A NOVEL APPROACH OF SOCIAL MEDIA ANALYTICS FOR PREDICTING NATIONAL CONSUMER CONFIDENCE INDEX
Keywords:
Big data, Consumer confidence index,, NACOP, Sentiment analysis, Social media analyticsAbstract
Consumer confidence captures the difference in consumer attitudes when making buying decisions. The consumer confidence index (CCI) is referenced by businesses, governments and other institutions when they make strategic decision. Analysis of Pakistani official consumer confidence index in comparison with the actual data reveals inconsistency between the official index and actual state of the economy in Pakistan. The data used in computing the official CCI has been collected using cross-sectional survey which has inherent limitations which spur research efforts to clarify and develop evidence on associations that form the core of the economic indicator of consumer confidence. It poses challenges to industry with regards to measuring the CCI as it is subjected to rigorous analysis. One aspect of such dynamic has to do with the emergence of new sources of digital data that could be used to measure consumer confidence. However, it is conjectured that using consumer sentiment data on social media might show greater marginal significance for consumer confidence, because the surveys might capture effects that will not appear in the data.
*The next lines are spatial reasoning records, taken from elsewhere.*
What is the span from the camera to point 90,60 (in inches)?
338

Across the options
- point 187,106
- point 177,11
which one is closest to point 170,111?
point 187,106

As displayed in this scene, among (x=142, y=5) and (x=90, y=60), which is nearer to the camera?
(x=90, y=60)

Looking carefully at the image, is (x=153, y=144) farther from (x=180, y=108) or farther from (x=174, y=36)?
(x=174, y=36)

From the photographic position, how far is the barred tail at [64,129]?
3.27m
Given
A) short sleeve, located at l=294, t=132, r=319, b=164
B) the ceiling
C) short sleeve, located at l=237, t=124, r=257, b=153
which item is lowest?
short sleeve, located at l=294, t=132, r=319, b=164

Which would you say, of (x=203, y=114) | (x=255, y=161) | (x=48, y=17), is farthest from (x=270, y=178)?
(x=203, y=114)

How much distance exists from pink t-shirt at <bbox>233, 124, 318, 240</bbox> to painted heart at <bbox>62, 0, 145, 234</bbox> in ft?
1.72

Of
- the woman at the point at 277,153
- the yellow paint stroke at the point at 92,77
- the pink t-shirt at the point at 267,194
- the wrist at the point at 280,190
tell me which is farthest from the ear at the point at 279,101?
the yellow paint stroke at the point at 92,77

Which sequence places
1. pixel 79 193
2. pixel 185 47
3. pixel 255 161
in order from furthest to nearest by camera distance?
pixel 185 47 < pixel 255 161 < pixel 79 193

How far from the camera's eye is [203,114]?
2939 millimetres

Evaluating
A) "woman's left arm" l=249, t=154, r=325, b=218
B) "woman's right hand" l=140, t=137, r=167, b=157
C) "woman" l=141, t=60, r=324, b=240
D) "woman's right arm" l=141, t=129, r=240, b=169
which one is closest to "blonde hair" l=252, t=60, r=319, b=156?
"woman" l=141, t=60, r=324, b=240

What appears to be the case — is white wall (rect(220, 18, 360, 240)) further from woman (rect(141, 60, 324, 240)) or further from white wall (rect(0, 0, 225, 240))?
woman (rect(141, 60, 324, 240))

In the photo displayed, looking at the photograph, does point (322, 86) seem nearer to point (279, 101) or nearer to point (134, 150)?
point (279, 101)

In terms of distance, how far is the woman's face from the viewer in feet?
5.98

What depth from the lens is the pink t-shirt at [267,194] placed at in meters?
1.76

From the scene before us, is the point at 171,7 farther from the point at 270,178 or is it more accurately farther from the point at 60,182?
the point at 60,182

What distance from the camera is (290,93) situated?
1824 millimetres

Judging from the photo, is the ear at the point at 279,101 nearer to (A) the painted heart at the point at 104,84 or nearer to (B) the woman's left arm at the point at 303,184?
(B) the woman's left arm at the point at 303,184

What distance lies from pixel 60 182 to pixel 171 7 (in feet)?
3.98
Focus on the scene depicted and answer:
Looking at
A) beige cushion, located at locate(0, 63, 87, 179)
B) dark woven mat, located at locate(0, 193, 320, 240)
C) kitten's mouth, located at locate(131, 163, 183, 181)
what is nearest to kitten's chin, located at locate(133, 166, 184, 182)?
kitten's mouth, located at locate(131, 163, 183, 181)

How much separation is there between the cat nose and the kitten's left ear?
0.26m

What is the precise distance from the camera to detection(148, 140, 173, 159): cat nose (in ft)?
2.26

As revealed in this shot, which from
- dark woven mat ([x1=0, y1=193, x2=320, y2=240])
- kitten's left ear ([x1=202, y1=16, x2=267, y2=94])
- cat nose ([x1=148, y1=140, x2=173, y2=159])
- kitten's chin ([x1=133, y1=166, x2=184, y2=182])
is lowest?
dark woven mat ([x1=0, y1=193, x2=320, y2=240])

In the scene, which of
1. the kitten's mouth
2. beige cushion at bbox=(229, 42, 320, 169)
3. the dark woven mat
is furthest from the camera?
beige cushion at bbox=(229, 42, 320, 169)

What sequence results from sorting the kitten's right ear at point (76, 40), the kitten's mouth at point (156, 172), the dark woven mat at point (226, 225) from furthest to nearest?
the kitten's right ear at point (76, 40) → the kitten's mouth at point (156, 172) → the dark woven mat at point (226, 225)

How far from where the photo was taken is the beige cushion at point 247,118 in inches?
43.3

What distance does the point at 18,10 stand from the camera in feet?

Social media can offer a huge volume of data on consumer confidence, the analysis of which can be conducted at a more rapid time and can also refine the accuracy of the CCI using data from far larger populations. However, this study aims to propose a novel method of social media analytics for predicting national consumer confidence index (NACOP) that reflect true state of the economy. The proposed NACOP utilizes big data and data science to predict the national consumer confidence using large data sets of purchasing behaviour, jobs/employment, consumer price and personal finance from social media platforms. The study also explains the architecture of proposed NACOP and provides significant implications to academicians and practitioners.